Data Purchasing Challenge 2022
Sneak Peek into the image samples from Round 2 dataset.
This notebook will help you to visualise images from different classes and combinations of them.
Quickly take a look at the image samples of different class labels.
This notebook will help you to understand images from different classes. Specifically, images of 'stray_partical' and 'discoloration' new classes introduced in 2nd round of this challenge.

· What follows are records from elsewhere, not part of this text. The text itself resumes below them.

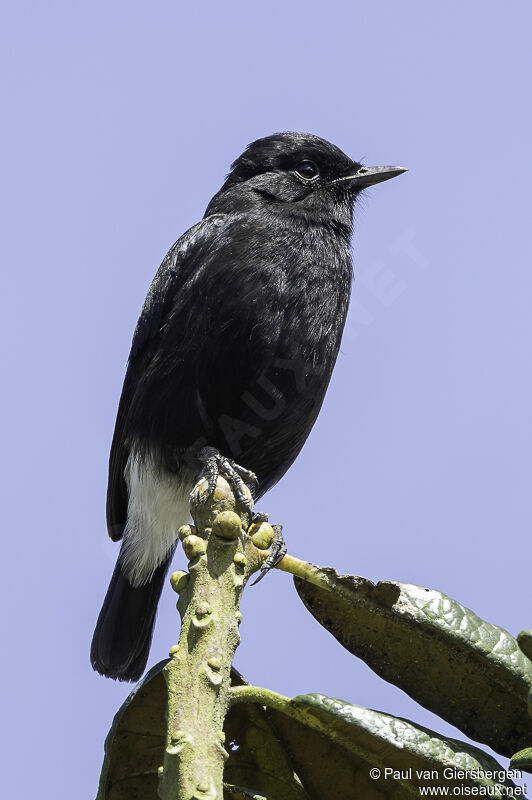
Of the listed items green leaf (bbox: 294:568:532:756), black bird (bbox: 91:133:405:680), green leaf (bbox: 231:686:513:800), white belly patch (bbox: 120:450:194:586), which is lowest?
green leaf (bbox: 231:686:513:800)

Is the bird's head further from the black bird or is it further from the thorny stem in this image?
the thorny stem

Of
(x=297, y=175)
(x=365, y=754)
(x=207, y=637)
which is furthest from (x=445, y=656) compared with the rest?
(x=297, y=175)

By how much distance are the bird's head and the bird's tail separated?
2.01m

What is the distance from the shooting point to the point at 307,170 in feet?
18.0

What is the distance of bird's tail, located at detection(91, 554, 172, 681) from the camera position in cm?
504

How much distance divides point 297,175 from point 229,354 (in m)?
1.40

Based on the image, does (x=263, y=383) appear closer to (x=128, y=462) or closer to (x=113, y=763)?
(x=128, y=462)

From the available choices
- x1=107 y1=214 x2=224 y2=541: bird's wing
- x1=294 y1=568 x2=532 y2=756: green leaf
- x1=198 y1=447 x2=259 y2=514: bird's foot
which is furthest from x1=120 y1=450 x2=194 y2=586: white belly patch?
x1=294 y1=568 x2=532 y2=756: green leaf

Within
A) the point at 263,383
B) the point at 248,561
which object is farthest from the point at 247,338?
the point at 248,561

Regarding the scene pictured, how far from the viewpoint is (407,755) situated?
1830 mm

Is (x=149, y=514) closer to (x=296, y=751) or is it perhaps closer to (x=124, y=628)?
(x=124, y=628)

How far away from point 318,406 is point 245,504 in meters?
2.38

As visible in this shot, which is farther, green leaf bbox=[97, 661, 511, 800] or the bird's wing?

We make use of deepml python library to quickly visualize these images.
In [ ]:
!pip install deepml
In [1]:
import pandas as pd
import deepml
import seaborn as sns
import matplotlib.pyplot as plt
import matplotlib as mpl
#mpl.rcParams['text.color'] = 'white'
In [2]:
train_df = pd.read_csv("data-purchasing-challenge-2022-starter-kit/data/training/labels.csv")
train_df.info()
In [3]:
train_df.head()
Out[3]:
Create additional class called 'no_defect' for image samples containig no damages.
In [4]:
train_df['no_defect'] = (~train_df.iloc[:, 1:].any(axis=1)).astype(int)
In [5]:
classes = train_df.columns[1:].tolist()
classes
Out[5]:
Since it's a multiclass classification challenge, let's create Joined Class Label Distribution.¶
In [6]:
train_df['joined_label'] = train_df[classes].apply(lambda row: " ".join([c for c in classes if row[c]]),
axis=1)
train_df.head()
Out[6]:
In [7]:
train_df['joined_label'].value_counts()
Out[7]:
In [8]:
plt.figure(figsize=(10,15))
sns.countplot(y='joined_label', data=train_df)
Out[8]:
In [9]:
from deepml.visualize import show_images_from_dataframe
Random samples from training csv file¶
In [10]:
train_image_dir = "data-purchasing-challenge-2022-starter-kit/data/training/images"
show_images_from_dataframe(train_df, img_dir = train_image_dir, image_file_name_column='filename',
label_column='joined_label', samples=10, cols=2, figsize=(10, 30))